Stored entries

☆ ☆ ☆ ☆ ☆ ☆ ☆

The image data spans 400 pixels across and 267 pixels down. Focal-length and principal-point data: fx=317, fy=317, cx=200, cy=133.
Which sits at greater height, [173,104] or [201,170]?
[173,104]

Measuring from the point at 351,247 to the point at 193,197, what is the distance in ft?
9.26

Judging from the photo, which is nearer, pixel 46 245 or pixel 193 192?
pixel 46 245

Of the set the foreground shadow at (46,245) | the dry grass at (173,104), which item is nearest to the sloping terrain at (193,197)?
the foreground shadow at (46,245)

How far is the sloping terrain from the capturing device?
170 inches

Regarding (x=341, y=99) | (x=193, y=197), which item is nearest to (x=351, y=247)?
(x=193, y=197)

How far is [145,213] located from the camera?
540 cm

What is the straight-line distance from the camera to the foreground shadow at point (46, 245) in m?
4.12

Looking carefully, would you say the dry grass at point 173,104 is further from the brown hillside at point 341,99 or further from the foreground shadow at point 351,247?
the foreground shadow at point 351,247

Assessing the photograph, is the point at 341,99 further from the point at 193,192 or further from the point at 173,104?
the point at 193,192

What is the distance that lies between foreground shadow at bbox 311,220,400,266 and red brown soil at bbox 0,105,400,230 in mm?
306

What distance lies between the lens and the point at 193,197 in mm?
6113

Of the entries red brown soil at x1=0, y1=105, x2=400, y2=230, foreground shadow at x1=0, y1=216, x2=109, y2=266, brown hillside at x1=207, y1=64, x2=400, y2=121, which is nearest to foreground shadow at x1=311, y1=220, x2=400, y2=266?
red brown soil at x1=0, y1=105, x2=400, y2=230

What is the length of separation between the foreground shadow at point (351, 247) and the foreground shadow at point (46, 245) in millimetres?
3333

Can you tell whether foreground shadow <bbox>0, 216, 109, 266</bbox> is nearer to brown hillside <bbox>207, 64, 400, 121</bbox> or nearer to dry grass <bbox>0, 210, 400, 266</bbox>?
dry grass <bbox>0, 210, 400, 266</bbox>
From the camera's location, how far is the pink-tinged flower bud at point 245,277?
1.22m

☆ ☆ ☆ ☆ ☆ ☆ ☆

Aim of the exercise:
Rewrite all the items above, substituting "rocky slope" for every occurrence of "sloping terrain" and leaving everything else unchanged.

Response to this exercise:
The image data spans 400 pixels across and 267 pixels down. Focal-length and principal-point data: fx=317, fy=317, cx=200, cy=133.
Which sits at greater height, [173,104] or [201,170]?
[173,104]

Measuring from the point at 351,247 to the point at 193,197, what is the distance in ft?
9.26

Judging from the photo, which is nearer, pixel 46 245 or pixel 193 192?
pixel 46 245

Of the set the foreground shadow at (46,245) | the dry grass at (173,104), which item is nearest to the rocky slope at (193,197)?
the foreground shadow at (46,245)

How far is the rocky slope from the capturing device?
170 inches

Regarding (x=341, y=99) | (x=193, y=197), which item is nearest to (x=351, y=247)?
(x=193, y=197)

How far is [145,213] located from the camera?
540 cm

What is the straight-line distance from the camera to the foreground shadow at point (46, 245) in m?
4.12

Looking carefully, would you say the dry grass at point 173,104 is further from the brown hillside at point 341,99 or further from the foreground shadow at point 351,247?
the foreground shadow at point 351,247

Assessing the photograph, is the point at 341,99 further from the point at 193,192 or further from the point at 173,104?
the point at 193,192

What is the distance that lies between foreground shadow at bbox 311,220,400,266 and red brown soil at bbox 0,105,400,230 in mm?
306

What distance lies between the lens and the point at 193,197 in mm?
6113

Of the entries red brown soil at x1=0, y1=105, x2=400, y2=230, foreground shadow at x1=0, y1=216, x2=109, y2=266, brown hillside at x1=207, y1=64, x2=400, y2=121, which is nearest to foreground shadow at x1=311, y1=220, x2=400, y2=266?
red brown soil at x1=0, y1=105, x2=400, y2=230

What is the length of separation between the foreground shadow at point (351, 247) and the foreground shadow at point (46, 245) in millimetres?
3333

Can you tell whether foreground shadow <bbox>0, 216, 109, 266</bbox> is nearer to brown hillside <bbox>207, 64, 400, 121</bbox> or nearer to dry grass <bbox>0, 210, 400, 266</bbox>?
dry grass <bbox>0, 210, 400, 266</bbox>
From the camera's location, how far is the pink-tinged flower bud at point 245,277?
1.22m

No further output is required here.